パディの街は北側に大きな池があり、街道の宿場町というよりは風光明媚な観光名所という色彩が強い。池の向こう側には山が連なりその麓には牧場が広がっている。その牧歌的な風景に加え、街自身が木造の独特の造りの家々が軒を連ねている。窓辺には花々が飾られ、通りの所々に花壇があった。
「綺麗な街ですね」エルはうっとりしながらジルに言った。
「そうだろう?王都から3日っていう近さもあって観光地としても人気なんだ」
やがて馬車は大きな宿の前で止まった。
「親父さん、いるかい?」テツが奥に向かって言うと、奥から恰幅のいい熊族の男が現れた。

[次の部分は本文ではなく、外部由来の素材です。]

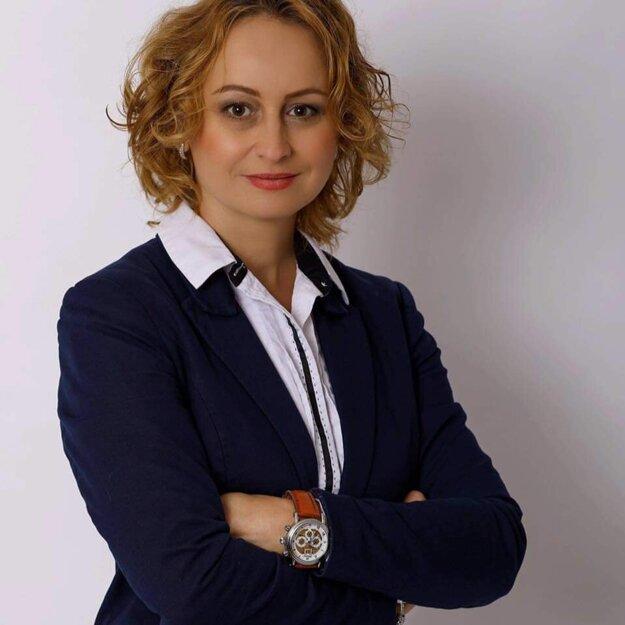Starostka Bábu Katarína Töröková.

「テツじゃねえか。ジル達もいるな。それに・・・。まあ、いいや。部屋はどれ位いる?」
「4部屋頼むよ」
「階が分かれるが構わねえか?」
「ああ、十分だ。あと食事も付けてくれ。おやっさんの鴨料理が楽しみなんだ」
「鴨か。任せとけ」
「ここはね、商売の時に使う常宿なんだよ。あの親父の作る料理が絶品で、この街に来たらここってきめてんのさ」ジルは階段を上がりながらエルに言った。
「楽しみですね」
ヴィルヘルムとマルタ司教は着くとすぐに大池を見に行った。
「わあ、兄様、湖みたい」
「そうだな、池というより湖に近いな」
「あ、あそこに鳥が一杯いる」
「鴨だな。鴨を飼育しているようだ。鴨は肉が美味いし、羽も使えるしな」
「ねえ、兄様、クイル村覚えてる?昔は凄く綺麗な所だったって聞いている。オロイ湖で鴨飼えないかな。そしたら、皆、飢えなくて済むでしょ?」
「そういうこともおいおい考えていくことにしような。この国から教わることがまだまだ沢山ありそうだ」
「あの国がこんなに素敵な所みたいになったらいいのにな」
彼は昔のクイル村を知らない。ここ以上に美しかった村を破壊した自分達をマルタ司教は恥じた。それと同時にこの子の為にも、かつてのユークリッド王国を復活させなければと思うのであった。